RDC : Joseph Kabila garde la haute main sur le nouveau gouvernement

L'ex-vice président Azarias Ruberwa. Ce tutsi congolais, très proche de Kigali, est le seul en RDC à avoir été ministre sans discontinue depuis 2006. Dans le gouvernement Ilunga, il sera notamment chargé des réformes institutionnelles, un poste éminemment stratégique pour Joseph Kabila... © DR

Après sept mois d’attente, le gouvernement du premier ministre Sylvestre Ilunga ne tardera plus à entrer en fonction. Sa composition de 65 membres a été dévoilée ce lundi matin. En voici les principaux enseignements.

Joseph Kabila garde la haute-main sur l’Exécutif : L’ancien chef de l’Etat, qui avait déjà nommé le premier ministre, se taille la part du lion dans ce gouvernement. 42 ministres sur 65 sont issus des rangs du Front Commun pour le Congo, sa plateforme politique, qui rafle les ministères les plus stratégiques : défense, finances, mines, justice… Outre le gouvernement, l’ex-chef de l’Etat contrôle le Parlement (l’Assemblée nationale et le Sénat), les assemblées provinciales et les gouvernorats, la Cour constitutionnelle et la CENI, ainsi que l’appareil de défense et les principaux leviers financiers du pays. Il reste donc le maître incontesté de la RDC. Face à lui, Félix Tshisekedi, dont la présidence est largement symbolique, ne pèse d’aucun poids.

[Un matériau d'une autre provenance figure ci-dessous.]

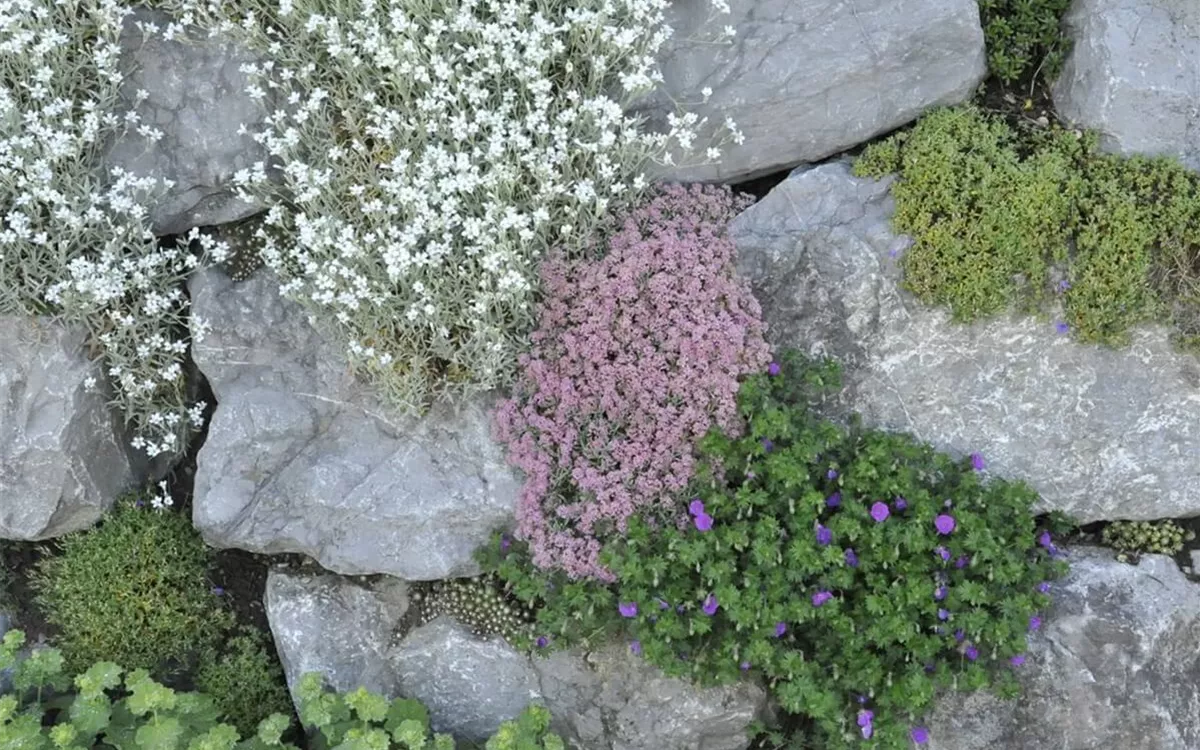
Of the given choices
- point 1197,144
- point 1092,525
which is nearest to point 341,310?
point 1092,525

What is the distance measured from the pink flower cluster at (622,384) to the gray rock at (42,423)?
1.91 meters

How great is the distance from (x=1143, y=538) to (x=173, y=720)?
161 inches

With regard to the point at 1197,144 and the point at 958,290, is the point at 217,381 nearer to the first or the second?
the point at 958,290

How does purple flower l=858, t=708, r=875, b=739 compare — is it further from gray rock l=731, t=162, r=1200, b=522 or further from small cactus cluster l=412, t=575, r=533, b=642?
small cactus cluster l=412, t=575, r=533, b=642

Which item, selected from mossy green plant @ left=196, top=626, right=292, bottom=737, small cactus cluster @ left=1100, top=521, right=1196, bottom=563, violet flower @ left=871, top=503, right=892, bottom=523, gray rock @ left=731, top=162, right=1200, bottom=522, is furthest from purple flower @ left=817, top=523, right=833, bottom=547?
mossy green plant @ left=196, top=626, right=292, bottom=737

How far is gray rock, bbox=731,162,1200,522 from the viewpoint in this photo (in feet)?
16.7

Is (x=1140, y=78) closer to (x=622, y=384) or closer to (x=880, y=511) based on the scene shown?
(x=880, y=511)

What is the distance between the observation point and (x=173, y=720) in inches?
181

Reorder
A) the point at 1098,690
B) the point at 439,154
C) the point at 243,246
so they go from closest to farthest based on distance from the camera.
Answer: the point at 1098,690
the point at 439,154
the point at 243,246

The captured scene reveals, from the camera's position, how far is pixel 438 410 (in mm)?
5176

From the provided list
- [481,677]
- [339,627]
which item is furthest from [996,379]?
[339,627]

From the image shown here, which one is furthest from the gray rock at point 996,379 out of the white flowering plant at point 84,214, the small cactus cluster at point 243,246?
the white flowering plant at point 84,214

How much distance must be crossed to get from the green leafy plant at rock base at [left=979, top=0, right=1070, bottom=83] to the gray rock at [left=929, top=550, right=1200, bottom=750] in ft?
7.81

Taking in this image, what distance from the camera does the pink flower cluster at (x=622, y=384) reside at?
4836 millimetres
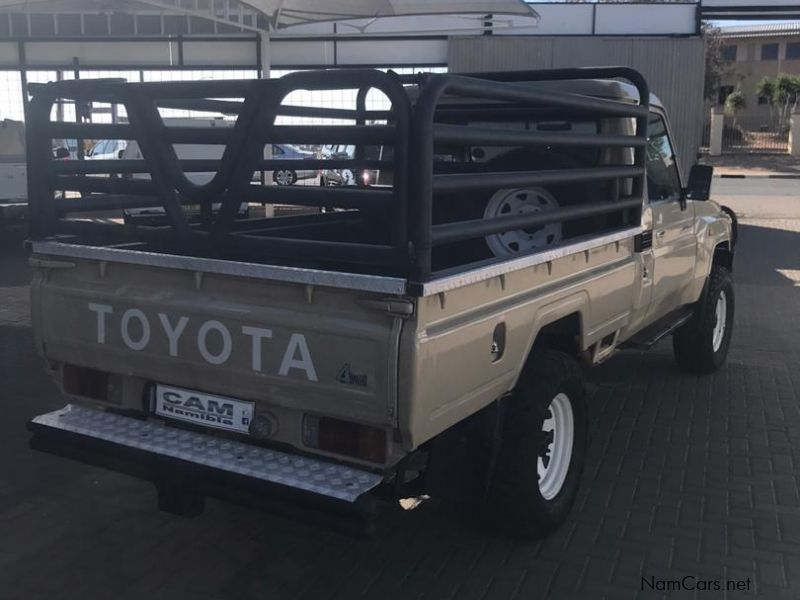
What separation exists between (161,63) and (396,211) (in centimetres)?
1865

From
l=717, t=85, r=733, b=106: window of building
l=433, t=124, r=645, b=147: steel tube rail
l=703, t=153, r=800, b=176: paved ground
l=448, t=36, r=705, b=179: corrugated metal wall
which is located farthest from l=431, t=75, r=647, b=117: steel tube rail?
l=717, t=85, r=733, b=106: window of building

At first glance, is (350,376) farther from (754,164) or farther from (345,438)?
(754,164)

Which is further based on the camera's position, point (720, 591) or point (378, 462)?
point (720, 591)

L’absence trompeuse des poids lourds du PPRD : Néhémie Mwilanya Wilondja, Kalev Mutond, Lambert Memde, Matata Ponyo, etc., ne figurent pas dans ce gouvernement. Probablement le signe que la réalité du pouvoir ne se trouve pas là. En attendant, ce choix, tactique, permet d’afficher aux yeux de l’opinion une forme de « renouvellement ». Mais cela relève davantage du village Potemkine. Dans le gouvernement Ilunga, les caciques de la kabilie sont en effet remplacés par de jeunes pouces du FCC tout aussi zélés (Aimé Ngoy Mukena à la Défense, José Célé Yalaghuli aux Finances, Willy Samsoni aux Mines, Célestin Tunda Ya Kasende à la Justice…). Résultat : le système demeure verrouillé comme par le passé en faveur de Joseph Kabila.

Le refus de l’ouverture : Il y a quelques semaines encore, certaines figures de l’opposition se voyaient déjà ministres. Si Félix Tshisekedi y était favorable, Joseph Kabila a opposé son veto. Qu’il s’agisse de Delly Sesanga, Antipas Mbusa, Adam Bombole, Jean-Baptiste Ewanga ou Jean-Claude Muyambo, aucun des membres de la coalition Lamuka ayant soutenu Félix Tshisekedi ne décroche finalement le maroquin tant convoité…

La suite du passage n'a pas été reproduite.